Words from an Irishman on his way home...

Sunday 10 September 2006

50 years of photojournalism

Today I got my pretentious on again. I pulled out the black beret and dusted off the old polo neck and headed in to Tokyo’s Metropolitan Museum of Photography.
I was really excited to see the above exhibition entitled ‘Images as they are: five decades of iconic photo-journalism.’
It really brought home how much power a well taken and well-timed photo can hold. And iconic was no understatement. They were very, very famous works, but thoroughly depressing.
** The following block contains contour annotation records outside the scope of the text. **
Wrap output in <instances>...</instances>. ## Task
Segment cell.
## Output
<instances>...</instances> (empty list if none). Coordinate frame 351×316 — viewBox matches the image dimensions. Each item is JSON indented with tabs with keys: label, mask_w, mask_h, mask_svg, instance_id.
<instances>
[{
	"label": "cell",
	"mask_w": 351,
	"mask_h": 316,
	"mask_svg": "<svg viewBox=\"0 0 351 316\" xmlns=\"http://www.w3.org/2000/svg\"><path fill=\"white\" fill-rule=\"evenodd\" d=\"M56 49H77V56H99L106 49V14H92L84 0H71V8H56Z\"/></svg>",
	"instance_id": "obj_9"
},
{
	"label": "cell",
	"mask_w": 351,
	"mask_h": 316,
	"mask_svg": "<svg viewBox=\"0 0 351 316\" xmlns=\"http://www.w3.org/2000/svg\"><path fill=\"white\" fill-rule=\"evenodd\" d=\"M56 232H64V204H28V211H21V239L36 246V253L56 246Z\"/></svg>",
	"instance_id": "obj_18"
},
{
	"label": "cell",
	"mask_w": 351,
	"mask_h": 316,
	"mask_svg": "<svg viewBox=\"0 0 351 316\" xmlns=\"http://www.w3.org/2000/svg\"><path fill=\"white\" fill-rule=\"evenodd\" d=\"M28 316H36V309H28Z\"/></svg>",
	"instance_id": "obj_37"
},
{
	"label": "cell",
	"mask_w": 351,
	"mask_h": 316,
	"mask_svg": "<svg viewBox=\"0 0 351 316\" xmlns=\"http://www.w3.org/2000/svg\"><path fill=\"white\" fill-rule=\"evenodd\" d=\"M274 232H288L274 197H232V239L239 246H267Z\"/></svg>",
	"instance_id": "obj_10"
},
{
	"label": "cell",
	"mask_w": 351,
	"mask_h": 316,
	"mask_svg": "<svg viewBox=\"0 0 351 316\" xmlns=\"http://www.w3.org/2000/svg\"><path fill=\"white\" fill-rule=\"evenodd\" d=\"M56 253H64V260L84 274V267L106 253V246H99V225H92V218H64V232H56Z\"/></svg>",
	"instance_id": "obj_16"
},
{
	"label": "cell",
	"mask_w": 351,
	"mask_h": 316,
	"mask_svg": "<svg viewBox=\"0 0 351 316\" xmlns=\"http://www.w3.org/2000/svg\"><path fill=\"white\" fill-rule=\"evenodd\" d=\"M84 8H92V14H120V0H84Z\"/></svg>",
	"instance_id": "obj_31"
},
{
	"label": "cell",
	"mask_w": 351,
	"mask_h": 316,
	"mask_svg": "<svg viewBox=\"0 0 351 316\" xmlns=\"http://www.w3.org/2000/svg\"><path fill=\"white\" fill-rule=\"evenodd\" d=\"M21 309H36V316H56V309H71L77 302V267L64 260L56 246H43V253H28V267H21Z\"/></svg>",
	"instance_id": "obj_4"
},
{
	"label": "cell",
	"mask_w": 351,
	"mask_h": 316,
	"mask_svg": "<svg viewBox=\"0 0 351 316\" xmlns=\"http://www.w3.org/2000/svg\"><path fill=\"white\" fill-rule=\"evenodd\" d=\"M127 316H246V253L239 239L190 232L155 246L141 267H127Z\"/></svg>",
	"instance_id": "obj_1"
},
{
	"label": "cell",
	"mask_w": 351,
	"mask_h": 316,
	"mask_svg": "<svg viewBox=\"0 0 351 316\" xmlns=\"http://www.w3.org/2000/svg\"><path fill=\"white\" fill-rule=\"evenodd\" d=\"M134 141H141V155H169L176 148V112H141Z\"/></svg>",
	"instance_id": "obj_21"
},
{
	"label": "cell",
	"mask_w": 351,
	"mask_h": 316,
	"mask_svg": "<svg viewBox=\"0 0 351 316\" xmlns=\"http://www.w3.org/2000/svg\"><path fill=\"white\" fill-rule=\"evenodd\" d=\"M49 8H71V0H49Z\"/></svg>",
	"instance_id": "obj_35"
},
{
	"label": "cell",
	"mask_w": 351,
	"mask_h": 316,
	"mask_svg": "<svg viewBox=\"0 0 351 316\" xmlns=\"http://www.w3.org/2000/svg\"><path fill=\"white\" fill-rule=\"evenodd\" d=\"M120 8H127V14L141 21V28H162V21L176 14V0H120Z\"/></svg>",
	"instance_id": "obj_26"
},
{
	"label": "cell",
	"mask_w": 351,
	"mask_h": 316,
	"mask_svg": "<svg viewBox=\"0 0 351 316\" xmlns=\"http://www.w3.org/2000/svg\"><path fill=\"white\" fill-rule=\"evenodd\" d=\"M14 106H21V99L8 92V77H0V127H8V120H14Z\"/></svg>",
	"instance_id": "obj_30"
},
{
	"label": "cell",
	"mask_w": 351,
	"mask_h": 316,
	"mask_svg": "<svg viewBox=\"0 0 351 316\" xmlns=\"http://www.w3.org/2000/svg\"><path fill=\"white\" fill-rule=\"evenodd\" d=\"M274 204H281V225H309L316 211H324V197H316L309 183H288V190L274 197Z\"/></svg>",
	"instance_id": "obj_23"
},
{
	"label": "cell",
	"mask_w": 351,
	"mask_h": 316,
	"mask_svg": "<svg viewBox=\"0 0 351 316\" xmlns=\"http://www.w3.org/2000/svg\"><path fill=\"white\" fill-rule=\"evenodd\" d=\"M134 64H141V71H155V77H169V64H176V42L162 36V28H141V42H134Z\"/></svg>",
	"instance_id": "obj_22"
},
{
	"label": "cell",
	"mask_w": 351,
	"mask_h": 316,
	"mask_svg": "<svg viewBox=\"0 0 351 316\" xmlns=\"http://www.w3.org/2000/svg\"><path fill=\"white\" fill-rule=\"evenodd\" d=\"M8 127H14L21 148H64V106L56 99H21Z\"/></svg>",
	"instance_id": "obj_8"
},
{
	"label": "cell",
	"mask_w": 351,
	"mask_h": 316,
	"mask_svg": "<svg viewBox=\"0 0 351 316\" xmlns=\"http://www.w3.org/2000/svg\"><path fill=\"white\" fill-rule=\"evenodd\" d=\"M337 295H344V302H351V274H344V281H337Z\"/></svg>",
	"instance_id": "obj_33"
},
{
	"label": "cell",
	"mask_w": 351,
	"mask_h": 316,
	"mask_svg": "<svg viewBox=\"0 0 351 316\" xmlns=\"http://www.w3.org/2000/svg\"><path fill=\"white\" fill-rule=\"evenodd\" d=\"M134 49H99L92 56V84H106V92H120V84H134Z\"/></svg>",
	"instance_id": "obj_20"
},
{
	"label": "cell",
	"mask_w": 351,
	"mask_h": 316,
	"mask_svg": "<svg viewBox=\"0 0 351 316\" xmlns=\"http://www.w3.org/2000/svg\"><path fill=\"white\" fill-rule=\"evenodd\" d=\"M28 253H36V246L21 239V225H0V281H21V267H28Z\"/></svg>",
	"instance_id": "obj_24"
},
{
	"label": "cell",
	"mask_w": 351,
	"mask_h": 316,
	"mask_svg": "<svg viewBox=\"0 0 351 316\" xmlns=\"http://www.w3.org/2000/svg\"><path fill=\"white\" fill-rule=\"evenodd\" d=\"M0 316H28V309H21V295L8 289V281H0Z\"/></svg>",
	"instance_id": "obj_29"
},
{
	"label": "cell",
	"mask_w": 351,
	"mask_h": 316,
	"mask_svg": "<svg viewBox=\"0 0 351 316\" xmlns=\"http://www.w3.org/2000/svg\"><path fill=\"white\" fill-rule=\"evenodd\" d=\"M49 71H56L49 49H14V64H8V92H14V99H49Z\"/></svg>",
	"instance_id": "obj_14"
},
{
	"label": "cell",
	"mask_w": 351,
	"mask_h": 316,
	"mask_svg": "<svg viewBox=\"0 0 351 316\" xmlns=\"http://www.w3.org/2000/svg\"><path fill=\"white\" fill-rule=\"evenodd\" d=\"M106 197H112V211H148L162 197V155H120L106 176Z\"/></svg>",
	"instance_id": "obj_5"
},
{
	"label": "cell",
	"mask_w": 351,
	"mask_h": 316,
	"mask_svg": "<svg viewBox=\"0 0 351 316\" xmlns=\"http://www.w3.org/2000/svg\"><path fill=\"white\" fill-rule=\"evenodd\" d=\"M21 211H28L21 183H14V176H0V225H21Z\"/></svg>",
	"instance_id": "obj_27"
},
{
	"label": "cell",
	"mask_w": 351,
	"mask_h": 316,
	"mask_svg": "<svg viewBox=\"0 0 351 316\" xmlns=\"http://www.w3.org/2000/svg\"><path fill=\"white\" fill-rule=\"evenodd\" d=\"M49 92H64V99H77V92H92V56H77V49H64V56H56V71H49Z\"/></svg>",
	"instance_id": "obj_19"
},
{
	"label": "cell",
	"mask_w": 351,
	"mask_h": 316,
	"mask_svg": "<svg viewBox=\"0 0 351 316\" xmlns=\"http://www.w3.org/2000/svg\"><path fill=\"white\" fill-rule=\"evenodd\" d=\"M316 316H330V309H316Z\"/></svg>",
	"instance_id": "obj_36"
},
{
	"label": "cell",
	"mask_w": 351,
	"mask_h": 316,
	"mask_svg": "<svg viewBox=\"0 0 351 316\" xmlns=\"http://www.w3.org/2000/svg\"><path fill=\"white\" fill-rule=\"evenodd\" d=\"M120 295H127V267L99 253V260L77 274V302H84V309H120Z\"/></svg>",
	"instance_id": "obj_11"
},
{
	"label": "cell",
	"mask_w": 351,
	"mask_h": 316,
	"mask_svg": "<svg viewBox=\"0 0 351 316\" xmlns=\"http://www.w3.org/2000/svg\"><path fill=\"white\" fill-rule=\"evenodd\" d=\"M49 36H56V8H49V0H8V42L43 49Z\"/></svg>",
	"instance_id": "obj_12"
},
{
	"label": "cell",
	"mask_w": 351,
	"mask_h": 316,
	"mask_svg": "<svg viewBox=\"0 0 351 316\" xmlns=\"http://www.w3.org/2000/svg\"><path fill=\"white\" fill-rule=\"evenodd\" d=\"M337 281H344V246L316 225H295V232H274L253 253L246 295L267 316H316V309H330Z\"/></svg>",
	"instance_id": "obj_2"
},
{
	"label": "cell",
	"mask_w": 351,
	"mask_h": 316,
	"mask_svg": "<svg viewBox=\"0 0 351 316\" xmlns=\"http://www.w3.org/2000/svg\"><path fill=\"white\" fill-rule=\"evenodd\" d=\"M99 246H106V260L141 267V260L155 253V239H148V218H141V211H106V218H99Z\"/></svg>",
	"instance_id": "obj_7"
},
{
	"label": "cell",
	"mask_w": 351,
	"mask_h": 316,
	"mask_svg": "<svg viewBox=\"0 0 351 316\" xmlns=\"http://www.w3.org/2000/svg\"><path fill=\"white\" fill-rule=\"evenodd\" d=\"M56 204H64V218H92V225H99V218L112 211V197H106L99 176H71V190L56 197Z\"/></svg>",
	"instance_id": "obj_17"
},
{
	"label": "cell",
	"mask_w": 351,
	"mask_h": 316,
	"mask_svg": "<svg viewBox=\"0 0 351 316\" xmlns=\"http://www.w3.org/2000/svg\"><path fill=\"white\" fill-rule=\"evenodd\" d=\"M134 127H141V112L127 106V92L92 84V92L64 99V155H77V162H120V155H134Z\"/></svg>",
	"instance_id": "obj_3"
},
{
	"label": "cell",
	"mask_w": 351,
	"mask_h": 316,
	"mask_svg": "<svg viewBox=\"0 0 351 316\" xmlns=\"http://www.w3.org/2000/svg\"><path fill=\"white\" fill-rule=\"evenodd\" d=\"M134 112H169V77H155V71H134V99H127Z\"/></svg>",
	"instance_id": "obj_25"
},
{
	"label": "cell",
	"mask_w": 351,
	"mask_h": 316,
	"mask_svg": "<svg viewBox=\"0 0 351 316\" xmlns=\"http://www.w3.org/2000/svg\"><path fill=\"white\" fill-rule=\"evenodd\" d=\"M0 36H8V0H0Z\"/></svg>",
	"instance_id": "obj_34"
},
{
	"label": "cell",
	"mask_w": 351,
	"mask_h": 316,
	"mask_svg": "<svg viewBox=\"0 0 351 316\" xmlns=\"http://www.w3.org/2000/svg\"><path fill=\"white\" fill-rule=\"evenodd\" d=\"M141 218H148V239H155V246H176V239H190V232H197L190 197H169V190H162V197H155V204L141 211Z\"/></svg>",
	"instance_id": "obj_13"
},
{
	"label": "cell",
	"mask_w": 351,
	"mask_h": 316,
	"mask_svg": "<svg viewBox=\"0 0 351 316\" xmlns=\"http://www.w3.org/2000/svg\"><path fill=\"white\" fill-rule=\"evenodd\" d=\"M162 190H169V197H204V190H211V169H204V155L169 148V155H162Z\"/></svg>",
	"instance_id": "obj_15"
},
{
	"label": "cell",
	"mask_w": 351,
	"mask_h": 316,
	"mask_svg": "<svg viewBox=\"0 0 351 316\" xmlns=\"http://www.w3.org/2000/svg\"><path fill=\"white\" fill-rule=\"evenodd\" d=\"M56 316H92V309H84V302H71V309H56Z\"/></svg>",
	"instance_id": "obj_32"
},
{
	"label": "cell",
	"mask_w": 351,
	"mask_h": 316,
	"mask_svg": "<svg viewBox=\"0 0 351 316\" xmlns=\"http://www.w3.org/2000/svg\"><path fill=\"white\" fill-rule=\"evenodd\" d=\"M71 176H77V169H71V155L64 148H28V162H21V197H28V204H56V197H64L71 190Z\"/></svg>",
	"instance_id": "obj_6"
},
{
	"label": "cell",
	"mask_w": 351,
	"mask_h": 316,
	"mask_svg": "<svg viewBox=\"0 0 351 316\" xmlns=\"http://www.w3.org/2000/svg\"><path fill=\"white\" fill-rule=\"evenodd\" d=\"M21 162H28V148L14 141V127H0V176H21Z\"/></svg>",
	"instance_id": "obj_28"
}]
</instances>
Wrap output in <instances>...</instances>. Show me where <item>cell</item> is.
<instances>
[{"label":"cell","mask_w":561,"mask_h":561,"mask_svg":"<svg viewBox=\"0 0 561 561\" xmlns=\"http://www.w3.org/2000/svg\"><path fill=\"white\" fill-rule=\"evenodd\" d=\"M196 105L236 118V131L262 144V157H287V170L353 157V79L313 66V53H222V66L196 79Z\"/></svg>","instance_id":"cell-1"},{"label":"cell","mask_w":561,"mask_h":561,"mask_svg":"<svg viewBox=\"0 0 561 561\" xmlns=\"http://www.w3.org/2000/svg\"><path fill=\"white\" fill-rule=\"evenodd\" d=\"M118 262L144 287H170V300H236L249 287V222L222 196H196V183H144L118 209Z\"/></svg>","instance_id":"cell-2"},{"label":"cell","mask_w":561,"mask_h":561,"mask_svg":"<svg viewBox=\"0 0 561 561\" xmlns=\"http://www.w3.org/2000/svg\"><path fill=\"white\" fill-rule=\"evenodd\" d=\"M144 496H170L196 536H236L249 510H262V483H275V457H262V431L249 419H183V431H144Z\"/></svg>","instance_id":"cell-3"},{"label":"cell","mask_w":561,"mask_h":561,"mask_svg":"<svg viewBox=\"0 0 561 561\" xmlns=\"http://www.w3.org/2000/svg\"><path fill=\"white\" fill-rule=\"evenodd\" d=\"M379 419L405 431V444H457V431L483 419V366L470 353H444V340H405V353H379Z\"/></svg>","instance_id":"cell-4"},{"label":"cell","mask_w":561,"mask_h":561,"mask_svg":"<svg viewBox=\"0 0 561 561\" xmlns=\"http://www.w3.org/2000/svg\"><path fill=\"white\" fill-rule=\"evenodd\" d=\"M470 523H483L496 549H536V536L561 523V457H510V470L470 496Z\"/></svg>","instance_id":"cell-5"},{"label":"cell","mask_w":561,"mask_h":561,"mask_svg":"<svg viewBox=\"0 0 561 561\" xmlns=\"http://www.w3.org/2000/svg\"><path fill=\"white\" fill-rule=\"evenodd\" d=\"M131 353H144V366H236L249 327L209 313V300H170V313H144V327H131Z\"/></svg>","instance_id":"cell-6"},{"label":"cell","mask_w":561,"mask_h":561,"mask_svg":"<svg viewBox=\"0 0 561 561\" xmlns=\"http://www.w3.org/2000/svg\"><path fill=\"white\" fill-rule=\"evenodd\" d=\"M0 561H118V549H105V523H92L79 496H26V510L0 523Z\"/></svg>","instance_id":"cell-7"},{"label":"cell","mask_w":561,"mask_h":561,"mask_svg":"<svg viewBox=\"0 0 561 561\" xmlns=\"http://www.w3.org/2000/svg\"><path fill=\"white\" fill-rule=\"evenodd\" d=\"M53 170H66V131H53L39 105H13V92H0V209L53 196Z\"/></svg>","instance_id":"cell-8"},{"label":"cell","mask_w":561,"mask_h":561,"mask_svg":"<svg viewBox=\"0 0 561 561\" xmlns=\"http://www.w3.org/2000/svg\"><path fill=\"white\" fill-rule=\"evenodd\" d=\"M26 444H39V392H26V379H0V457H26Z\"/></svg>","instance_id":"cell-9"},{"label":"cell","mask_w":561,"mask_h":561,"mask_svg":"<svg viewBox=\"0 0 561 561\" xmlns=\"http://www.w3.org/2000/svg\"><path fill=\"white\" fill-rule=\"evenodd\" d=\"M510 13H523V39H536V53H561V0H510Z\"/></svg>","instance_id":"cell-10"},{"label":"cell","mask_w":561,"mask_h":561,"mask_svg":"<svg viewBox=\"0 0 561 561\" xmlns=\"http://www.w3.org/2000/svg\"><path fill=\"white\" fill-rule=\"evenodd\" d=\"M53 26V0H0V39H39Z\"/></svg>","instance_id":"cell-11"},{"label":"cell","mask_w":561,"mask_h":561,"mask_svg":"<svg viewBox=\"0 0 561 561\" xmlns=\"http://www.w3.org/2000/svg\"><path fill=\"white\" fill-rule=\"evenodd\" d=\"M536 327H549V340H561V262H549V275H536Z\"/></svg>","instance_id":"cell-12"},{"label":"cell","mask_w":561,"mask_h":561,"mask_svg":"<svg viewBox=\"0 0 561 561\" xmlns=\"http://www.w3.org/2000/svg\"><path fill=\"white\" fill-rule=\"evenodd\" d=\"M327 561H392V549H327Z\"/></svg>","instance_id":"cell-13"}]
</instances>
It was like condensing fifty years of human misery into one exhibition.
After seeing slow motion footage of Kennedy getting shot, innumerable images of wars and public strife, pictures of the first people to be diagnosed with aids and small famine stricken hands clutching at an aid worker’s fingers, I was about ready to give it all up.
I totally understand that this was not art, but photojournalism. So it was natural that worldwide trouble and strife should be disproportionately represented. It hasn’t exactly been a peaceful nor uneventful half-century. Plus they really were trying to drive home the message that such images are not gratuitous but can, in themselves, be agents for change and improvement. Maybe so, but man I really needed a hug by the end.
Another very interesting theme they were trying to get across was to show that as technology has developed, so too has the style of photojournalism. It’s been democratised, as it were. In only the last decade, with the arrival of digital technology, the age of the amateur photojournalist, the on-the-scene witness has been born.
But I’m not convinced that proximity necessarily equals truth. Just being there and recording an event does not necessarily have the same impact as the image a talented and professional eye can create. Such images tell a richer story.
I was far more moved and provoked by the truth of the Vietnamese woman washing blood from her doorstep or the Biafran militia carrying mortar shells like a bunch of bananas, than by the point and push of the Asian Tsunami, 9/11 or Abu Ghraib. Something for the CNN’s or Fox News’s of this world to think about.